# What the task asks
Transcribe, word for word, every line from the one containing "scientific name: Odocoileus" through the final line of the records, and omit the pictures.
::: Records provided :::
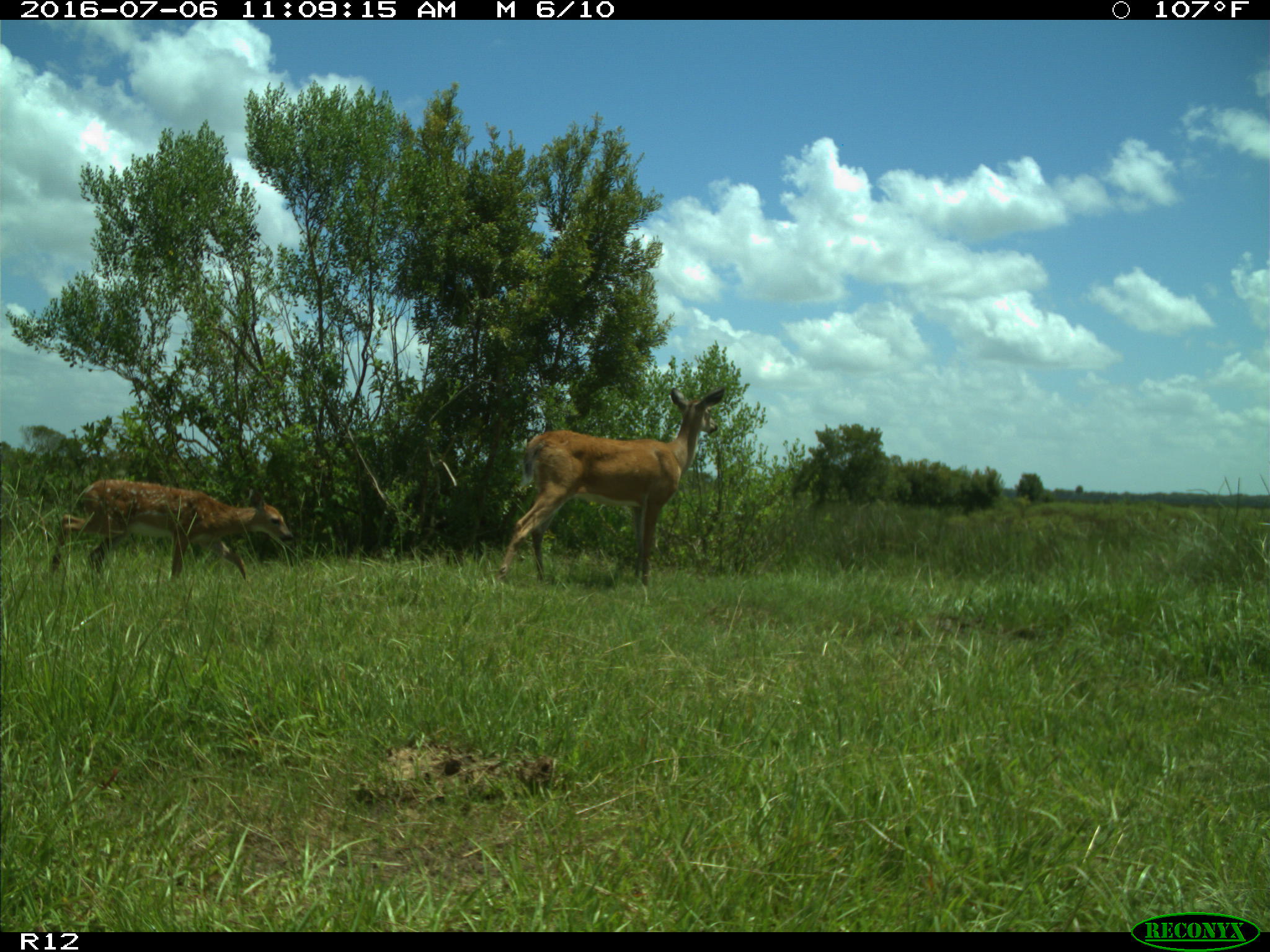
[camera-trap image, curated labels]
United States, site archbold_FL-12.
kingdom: Animalia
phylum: Chordata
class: Mammalia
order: Artiodactyla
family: Cervidae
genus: Odocoileus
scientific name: Odocoileus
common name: deer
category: unidentified deer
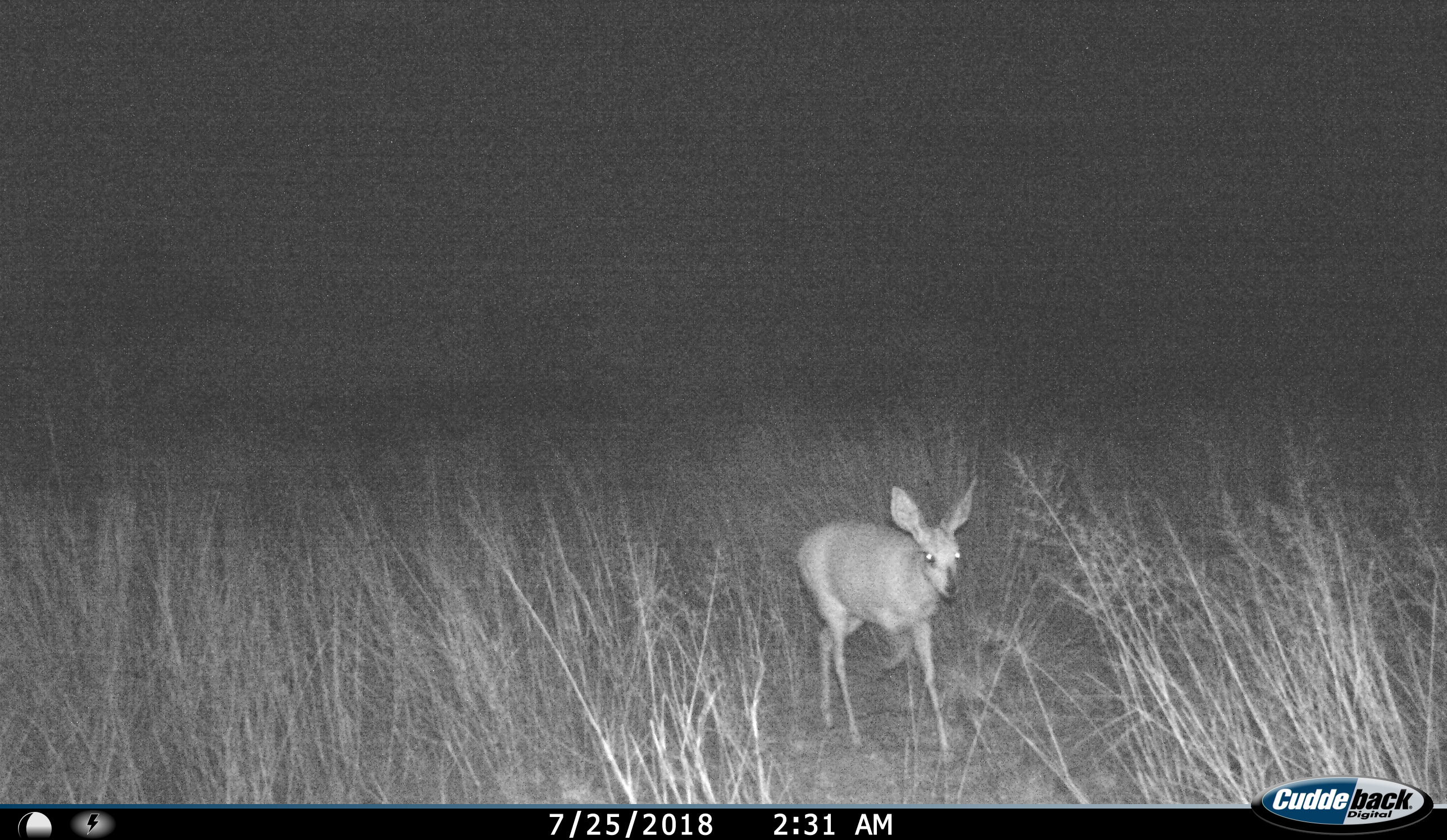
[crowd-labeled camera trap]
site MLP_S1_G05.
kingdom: Animalia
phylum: Chordata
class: Mammalia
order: Artiodactyla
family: Bovidae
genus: Raphicerus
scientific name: Raphicerus campestris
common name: steenbok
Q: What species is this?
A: Steenbok (Raphicerus campestris).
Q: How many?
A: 1.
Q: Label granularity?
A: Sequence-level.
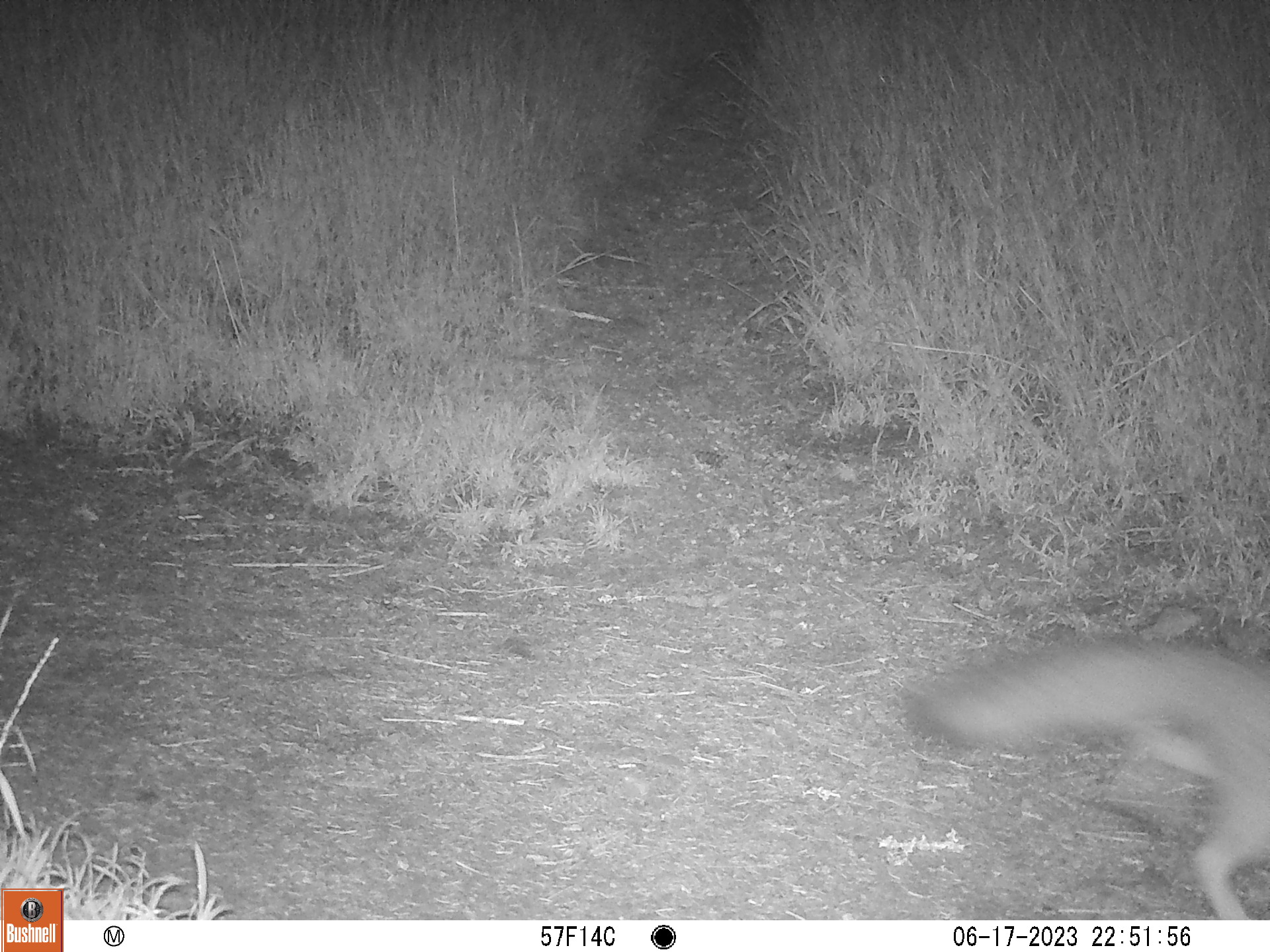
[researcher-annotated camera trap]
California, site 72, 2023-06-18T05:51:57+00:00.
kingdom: Animalia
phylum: Chordata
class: Mammalia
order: Carnivora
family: Canidae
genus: Urocyon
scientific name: Urocyon cinereoargenteus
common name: gray fox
:::
# Solution to this problem
scientific name: Odocoileus
common name: deer
category: unidentified deer
[crowd-labeled camera trap]
site MLP_S1_G05.
kingdom: Animalia
phylum: Chordata
class: Mammalia
order: Artiodactyla
family: Bovidae
genus: Raphicerus
scientific name: Raphicerus campestris
common name: steenbok
Q: What species is this?
A: Steenbok (Raphicerus campestris).
Q: How many?
A: 1.
Q: Label granularity?
A: Sequence-level.
[researcher-annotated camera trap]
California, site 72, 2023-06-18T05:51:57+00:00.
kingdom: Animalia
phylum: Chordata
class: Mammalia
order: Carnivora
family: Canidae
genus: Urocyon
scientific name: Urocyon cinereoargenteus
common name: gray fox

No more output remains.